図5は、第2の実施の形態に係る研削手段を示す模式図である。
図5に示す研削手段は、いわゆるTAIKO(登録商標)研削用の研削手段であり、研削ホイールの外径が被加工物の半径より小さくなっている点で、第1の実施の形態と相違する。以下、相違点を重点的に説明する。なお、ここで、TAIKO研削とは、被加工物の外周領域を残して薄化することにより、リング状の突部を形成する加工をいう。これにより、被加工物全体の強度が高められ、被加工物の反りや搬送時の不具合を防止することができる。
【0043】
図5に示すように、第2の実施の形態に係る研削手段204は、スピンドル241の下端に取り付けられた円盤状のホイールマウント243の下面に研削ホイール205を装着して構成される。研削手段204は、昇降手段(不図示)によって保持テーブル(不図示)に対してZ軸方向で離間又は接近され、水平移動手段(不図示)によって保持テーブルに対して径方向に移動される。
【0044】
ホイールマウント243は、円盤状に形成され、下面中央に円形凹部244が形成されている。これにより、ホイールマウント243の下面はリング状面245になっており、このリング状面245は研削ホイール205を装着するための装着面になっている。研削ホイール205は、上面視円形状の基台250の下面254に、複数の研削砥石260を配置して構成される。基台250は、上面中央に、ホイールマウント243の円形凹部244に嵌まり込む円形凸部251が形成されている。円形凸部251は、円形凹部244よりわずかに小径に形成されている。この円形凸部251が円形凹部244に嵌まり込むことにより、ホイールマウント243に対する基台250の径方向の位置決めがなされる。
【0045】
基台250の下面254には、中央に円形凸部251より大径の円形凹部252が形成されている。これにより、基台250の下面254はリング状面になっており、このリング状面に沿って複数の研削砥石260がリング状に配設されている。研削ホイール5は、ホイールマウント243に基台250をはめ込んだ状態で、円形凹部252によって形成された天井面253の外周部分を複数のネジ262でネジ止めすることにより、ホイールマウント243に固定される。
【0046】
スピンドル241及びホイールマウント243の内部には、研削水を供給するための第1の流路264が鉛直方向に形成されている。

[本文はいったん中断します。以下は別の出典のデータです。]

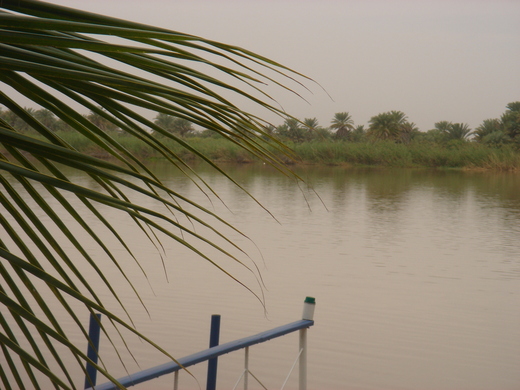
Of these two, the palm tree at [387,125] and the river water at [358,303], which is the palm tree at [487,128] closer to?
the palm tree at [387,125]

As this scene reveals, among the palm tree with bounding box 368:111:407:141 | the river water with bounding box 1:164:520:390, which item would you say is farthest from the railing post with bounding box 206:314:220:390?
the palm tree with bounding box 368:111:407:141

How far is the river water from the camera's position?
5238 mm

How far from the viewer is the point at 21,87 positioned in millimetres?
598

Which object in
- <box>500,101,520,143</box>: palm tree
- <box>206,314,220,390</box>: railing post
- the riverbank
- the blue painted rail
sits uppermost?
<box>500,101,520,143</box>: palm tree

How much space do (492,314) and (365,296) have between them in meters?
1.46

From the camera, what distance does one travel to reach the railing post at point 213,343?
98.6 inches

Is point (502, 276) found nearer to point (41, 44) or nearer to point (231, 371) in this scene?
point (231, 371)

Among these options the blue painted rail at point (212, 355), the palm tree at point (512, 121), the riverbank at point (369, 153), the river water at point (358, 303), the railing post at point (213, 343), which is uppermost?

第1の流路264の一端(上端)には、研削水供給手段263が接続されており、第1の流路264の下端には、基台250の内部に研削水を供給する第2の流路265が接続されている。第2の流路265は、基台250の中央から外周に向かって水平方向に延びており、ネジ262の内側で下方に屈曲して、円形凹部252の天井面253を貫通する。
【0047】
また、基台250の円形凹部252によって形成された筒状の内側面256には、外側面257に向かって、2種類の貫通孔258、259が形成されている。2種類の貫通孔258、259は、周方向に沿って等間隔に形成されており、複数の貫通孔258、259が交互に並んでいる。一方の貫通孔258は、内側面256から外側面257に向かって上向きに傾斜して形成されている。他方の貫通孔259は、一方の貫通孔258より下側に設けられ、内側面256から外側面257に向かってわずかに下向きに傾斜して形成されている。
【0048】
このように構成された研削手段204においても、2種類の貫通孔258、259から研削水を研削ホイール205の外側に向かって複数の方向に飛散させることができるため、研削室(不図示)を広範囲に洗浄することができる。なお、TAIKO研削は、研削砥石260と被加工物(不図示)とを回転接触させながら、研削手段204を径方向に移動させることによって実施される。
【0049】
なお、本発明は上記実施の形態に限定されず、種々変更して実施することが可能である。上記実施の形態において、添付図面に図示されている大きさや形状などについては、これに限定されず、本発明の効果を発揮する範囲内で適宜変更することが可能である。その他、本発明の目的の範囲を逸脱しない限りにおいて適宜変更して実施することが可能である。
【0050】
例えば、上記した実施の形態において、2種類の貫通孔で研削水を研削ホイール5の外側に排出する構成としたが、この構成に限定されない。貫通孔は、研削水を研削ホイール5の外側に排出する構成であれば、どのように形成されてもよく、1種類又は3種類以上の貫通孔を形成してもよい。また、貫通孔の形状や数等も特に限定されない。
【0051】
また、上記した実施の形態において、研削水を飛散させる貫通孔が基台に形成される構成としたが、この構成に限定されない。貫通孔は、研削ホイール5に形成されてもよい。
【0052】
また、上記した実施の形態において、2種類の貫通孔58、59の内側面56側の入り口が同一の高さで形成される(
図4C参照)構成としたが、この構成に限定されない。2種類の貫通孔58、59の内側面56側の入り口が異なる高さに形成され、外側面57側の出口が同一の高さに形成されてもよい。